Start of Excerpt

1103 
UP TO DATE DSM GENERATION USING HIGH RESOLUTION SATELLITE IMAGE 
DATA 
K. Wolff*, A. Gruen 
Institute of Geodesy and Photogrammetry, ETH Zurich 
Wolfgang-Pauli-Str. 15, CH-8093 Zurich, Switzerland - (wolff, gruen@geod.baug.ethz.ch) 
Commission I, ThS-3 
KEY WORDS: Satellite remote sensing, Digital surface models (DSM), Digital photogrammetry, Accuracy analysis, Stereo 
capabilities 
ABSTRACT: 
Due to the increasing costs of high resolution satellite image data with stereo capabilities, products like accurate DSMs are becoming 
attractive for more and more users and applications. The Japanese optical sensor ALOS/PRISM which was launched in January 2006 
has stereo capabilities by providing a simultaneous acquired image triplet. We have published several results of our evaluation of the 
potential of ALOS/PRISM image data together with our powerful software packages SAT-PP (Satellite Image Precision Processing) 
for DSM generation. Here, we focus on a new aspect, namely on the potential of the use of the image triplet in comparison to the use 
of just a stereo image pair, e.g. the combination of FN and FB. As we will see improves the use of a third image the results of the 
DSM generation especially for the combination of FB, but also for the combination FN. Additionally we will present the evaluation 
results of a new testfield, the volcano Sakurajima in Japan. The special characteristics of the volcano surface are very difficulty 
conditions for the image matching and DSM generation. 
1. INTRODUCTION 
Due to the increasing costs of high resolution satellite image 
data with stereo capabilities, products like accurate DSMs are 
becoming attractive for more and more users and applications. 
Satellites with just one lens capture stereo images with a time 
delay, e.g. Ikonos and WordView-1. Satellites with two or more 
lenses can capture quasi simultaneously stereo images, e.g. 
Cartosat-1 with a forward and an aft view or ALOS/PRISM 
with the triplet forward (F), nadir (N) and backward (B). 
As a member of the validation and calibration team for 
ALOS/PRISM we focused among other topics on the DSM 
generation and its evaluation. We have published several results 
of our evaluation of the potential of ALOS/PRISM image data 
together with our powerful software packages SAT-PP 
(Satellite Image Precision Processing) for DSM generation. For 
details about the testareas and the evaluation results see Gruen 
et al. (2006), (2007) and (2008) and Wolff and Gruen (2007). 
The software has been tested successfully for processing of a 
number of high resolution satellite sensors, such as IKONOS, 
QuickBird, ALOS/PRISM, and SPOT-5 HRS/HRG and is 
meanwhile close to operation. Detailed information on the 
SAT-PP and its functionalities can be found in Zang and Gruen 
(2004), Zang (2005) and Gruen et al. (2005).

End of Excerpt
Start of Data extracts

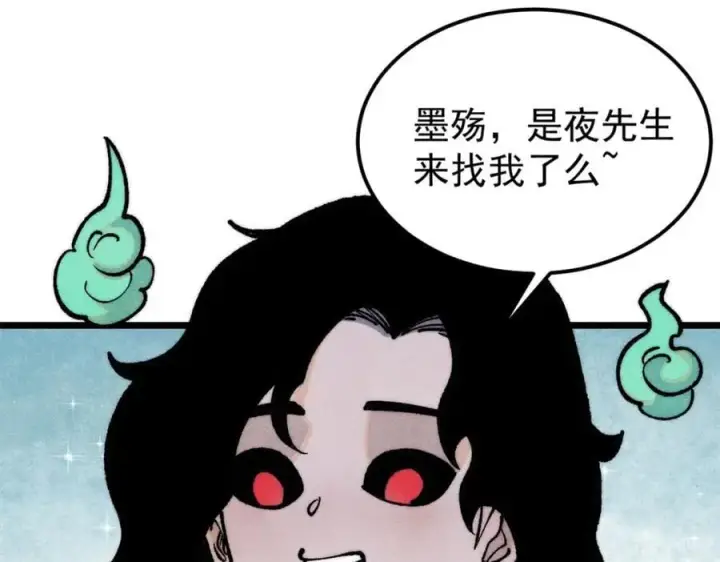《万古最强宗》296 老师难当啊图54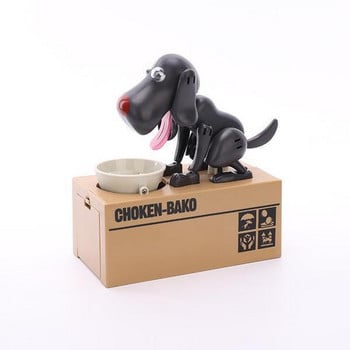 Cute Puppy Money Box Αυτοματοποιημένο Ταμιευτήριο Piggy Bank για παιδιά Παιδικά δώρα Ταμιευτήριο νομισμάτων Διακοσμητικά σπιτιού Dropshipping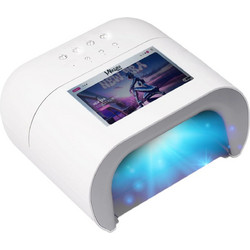 O' NAIL AI LAMP WHITE - SKU 200052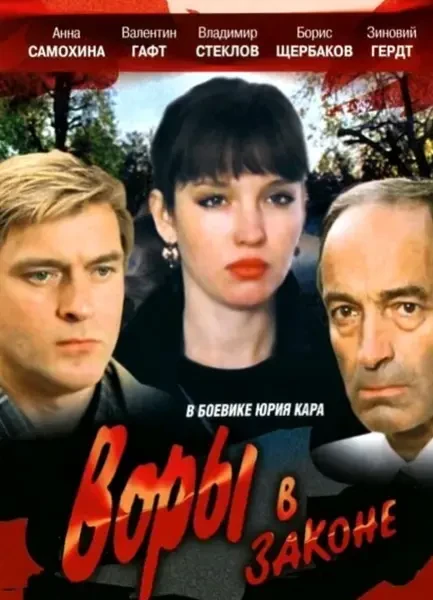 Воры в законе (1988)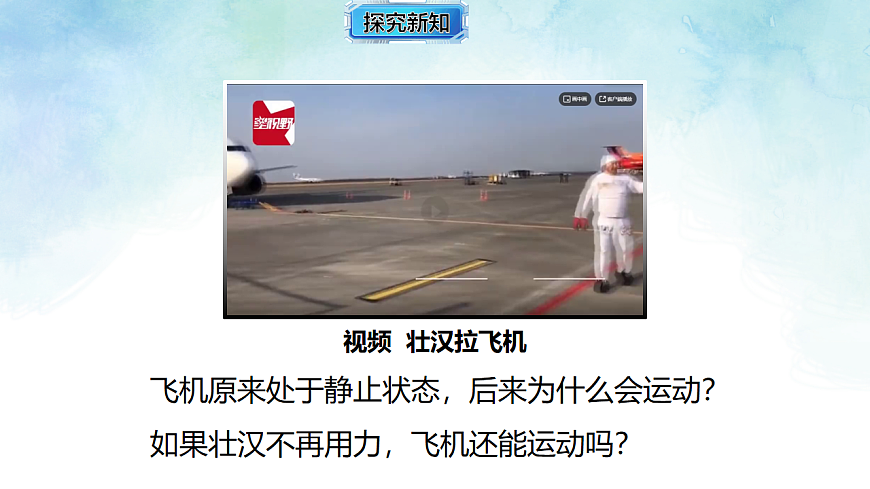 17820392第4页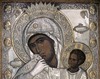 Paraclisul icoanei Maicii Domnului Mangaietoarea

End of Data extracts

Tasks to carry out ->
#1 Reproduce the portion of the DSM generation paper that starts with "for DSM generation. Here, we" and goes on through "and DSM generation.".
#2 In the DSM generation paper, which three views make up the ALOS/PRISM image triplet?
#3 Carry the DSM generation paper forward from its final sentence.

Per-task answers ->
#1
for DSM generation. Here, we focus on a new aspect, namely on the potential of the use of the image triplet in comparison to the use 
of just a stereo image pair, e.g. the combination of FN and FB. As we will see improves the use of a third image the results of the 
DSM generation especially for the combination of FB, but also for the combination FN. Additionally we will present the evaluation 
results of a new testfield, the volcano Sakurajima in Japan. The special characteristics of the volcano surface are very difficulty 
conditions for the image matching and DSM generation.

#2 Forward (F), nadir (N) and backward (B).

#3
Here, we focus on one hand on the potential of the use of the 
image triplet in comparison to the use of just a stereo image pair, 
e.g. the combination of FN and FB. As we will see improves the 
use of a third image the results of the DSM generation 
especially for the combination of FB, but also for the 
combination FN. 
Additionally we will present the evaluation results of a new 
testfield, the volcano Sakurajima in Japan. The special 
characteristics of the volcano surface are very difficulty 
conditions for the image matching and DSM generation. 
Therefore the results of the DSM generation are less good as the 
results of other testareas. 
2. IMAGE DATA 
Radiometric problems of ALOS/PRISM image data like black 
reference calibration (resulting in striping), jpeg-compression 
(resulting in blocking), saturation effects (mainly related to only 
8-bit radiometric depth collection), and others were already 
discussed. For details about the radiometric problems see Gruen 
et al. (2007). 
JAXA proposed a new processed version of the early 
ALOS/PRISM imagery with less striping. The use of these new 
processed images is beneficial for visualization purposes. 
However, the reduction of the striping does not has any 
significant influence on georeferencing and only a local 
influence on the DSM generation, but not on the height RMSE 
over all. 
The three views of ALOS/PRISM which we will use in 
different combinations do have the following viewing angels: - 
23.8°, 0°, 23.8°.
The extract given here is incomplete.